The GWCT want gamekeepers to have the right to cull Hen Harriers – “limited culls, target predator densities and other mechanisms should be used to serve the long-term interest of the predator as well as the game population”.
So, any agreement with driven grouse shooting representatives is working towards an endgame where Hen Harriers eventually have to be ‘controlled’, in some way. As allowing the birds to be killed legally could never be acceptable, we’ve been presented with ‘brood management’ – and the RSPB will continue to be pressured to agree to this (and pressured not to agree to it, too).
I would be interested to read Martin’s views on the second of the Plan's two ‘success criteria’, which states that the Hen Harrier population should ‘coexist with local business interests and… contribute to a thriving rural economy’. It strikes me that it’s the UK’s job to have a thriving rural economy that operates without excluding legally protected Hen Harriers, rather than it being the Hen Harrier’s job to create economic prosperity for people!
We need to see many more Hen Harriers breeding successfully in the uplands and they should be joined by many more of our native raptors - including Goshawks, Peregrines, Merlins and Golden Eagles. And as the Walshaw Moor case demonstrates, raptor persecution is just one part of the story when it comes to reviewing the environmental impacts of driven grouse shooting.
I know, it's devastating, me and Red Kite languishing on zero, just behind Martin and Black Gull with one each - shades of the Eurovision Song Contest all over again. I guess I'll just have to unfriend you all....
And it looks like Celtic will win the Scottish Premiership, with Aberdeen not having the consistency to maintain their valiant challenge, again.
Wonder how Formatine United are getting on, they're the last hope.....
Keith. You have very kindly shared your interest in the RSPB as a 'member and volunteer'.
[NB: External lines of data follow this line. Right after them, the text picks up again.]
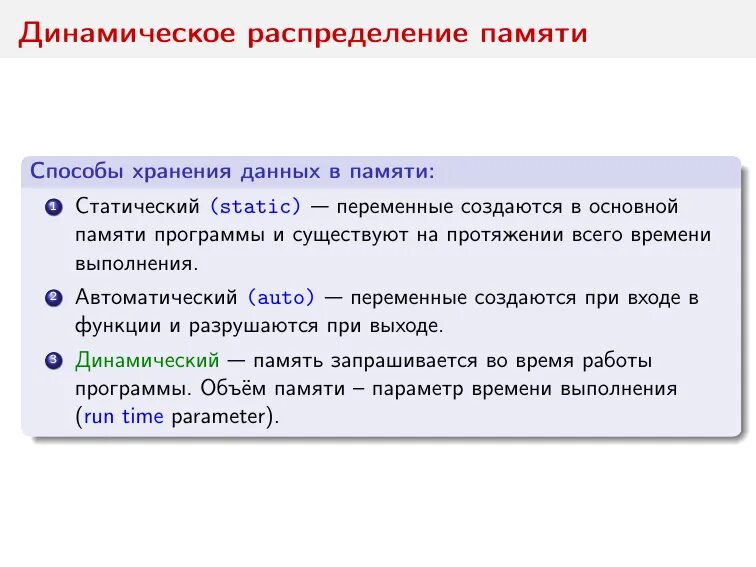 Динамическое распределение памяти

Способы хранения данных в памяти:

1 Статический (static) — переменные создаются в основной памяти программы и существуют на протяжении всего времени выполнения.

2 Автоматический (auto) — переменные создаются при входе в функции и разрушаются при выходе.

3 Динамический — память запрашивается во время работы программы. Объём памяти – параметр времени выполнения (run time parameter).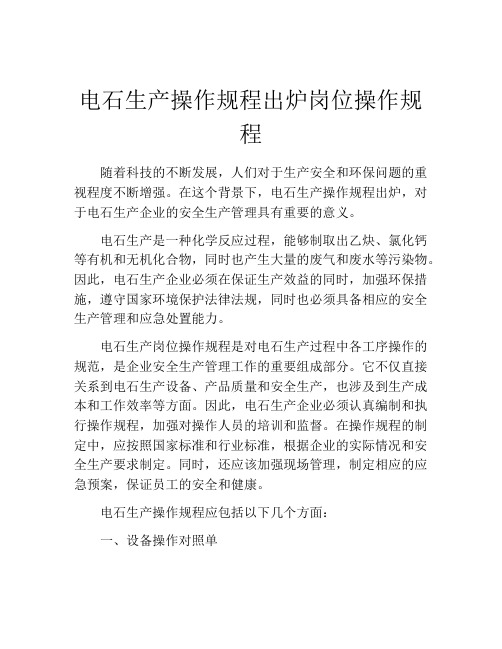 电石生产操作规程出炉岗位操作规程

随着科技的不断发展，人们对于生产安全和环保问题的重视程度不断增强。在这个背景下，电石生产操作规程出炉，对于电石生产企业的安全生产管理具有重要的意义。

电石生产是一种化学反应过程，能够制取出乙炔、氯化钙等有机和无机化合物，同时也产生大量的废气和废水等污染物。因此，电石生产企业必须在保证生产效益的同时，加强环保措施，遵守国家环境保护法律法规，同时也必须具备相应的安全生产管理和应急处置能力。

电石生产岗位操作规程是对电石生产过程中各工序操作的规范，是企业安全生产管理工作的重要组成部分。它不仅直接关系到电石生产设备、产品质量和安全生产，也涉及到生产成本和工作效率等方面。因此，电石生产企业必须认真编制和执行操作规程，加强对操作人员的培训和监督。在操作规程的制定中，应按照国家标准和行业标准，根据企业的实际情况和安全生产要求制定。同时，还应该加强现场管理，制定相应的应急预案，保证员工的安全和健康。

电石生产操作规程应包括以下几个方面：

一、设备操作对照单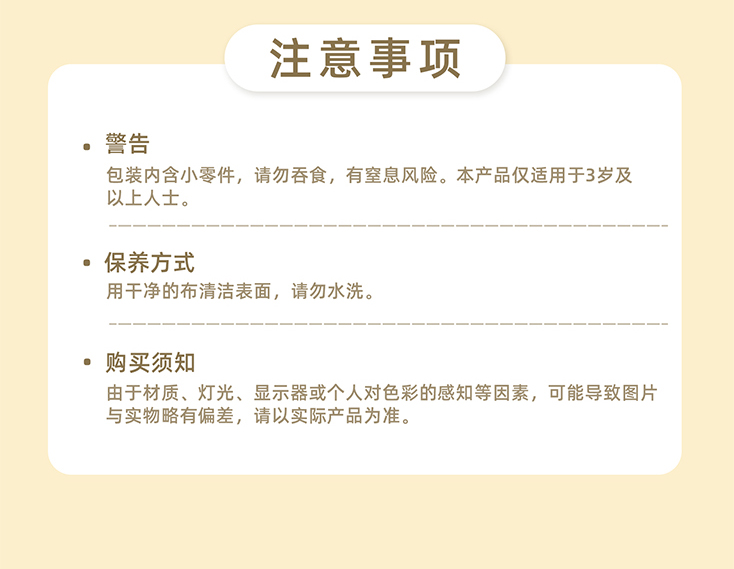 注意事项

• 警告
包装内含小零件，请勿吞食，有窒息风险。本产品仅适用于3岁及以上人士。

• 保养方式
用干净的布清洁表面，请勿水洗。

• 购买须知
由于材质、灯光、显示器或个人对色彩的感知等因素，可能导致图片与实物略有偏差，请以实际产品为准。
Would you mind also sharing your shooting interests as it isn't mentioned in your Songbird Survival profile.
I notice you were a speaker at this conference
Here are Songbird Survival's links to shooting. The trustees seem to have changed so we need a more updated source but gives an idea
and for the RPUK's insight some more discussion here
Well Keith C not a single "like" for any of your comments so far! Could you be in minority of one? Rally your troops.
please could you change 'insufficiently compelling or revealing' to something more like the facts.
When i wrote to the police accusing them of that very thing they were very clear to point out that i was mistaken. I liked that.
'ad hominem' means 'to the man'
I'm laughing at Songbird Survival not a man.
You’re correct, I should have written ‘…..for the Derbyshire constabulary to take any ‘further’ action.’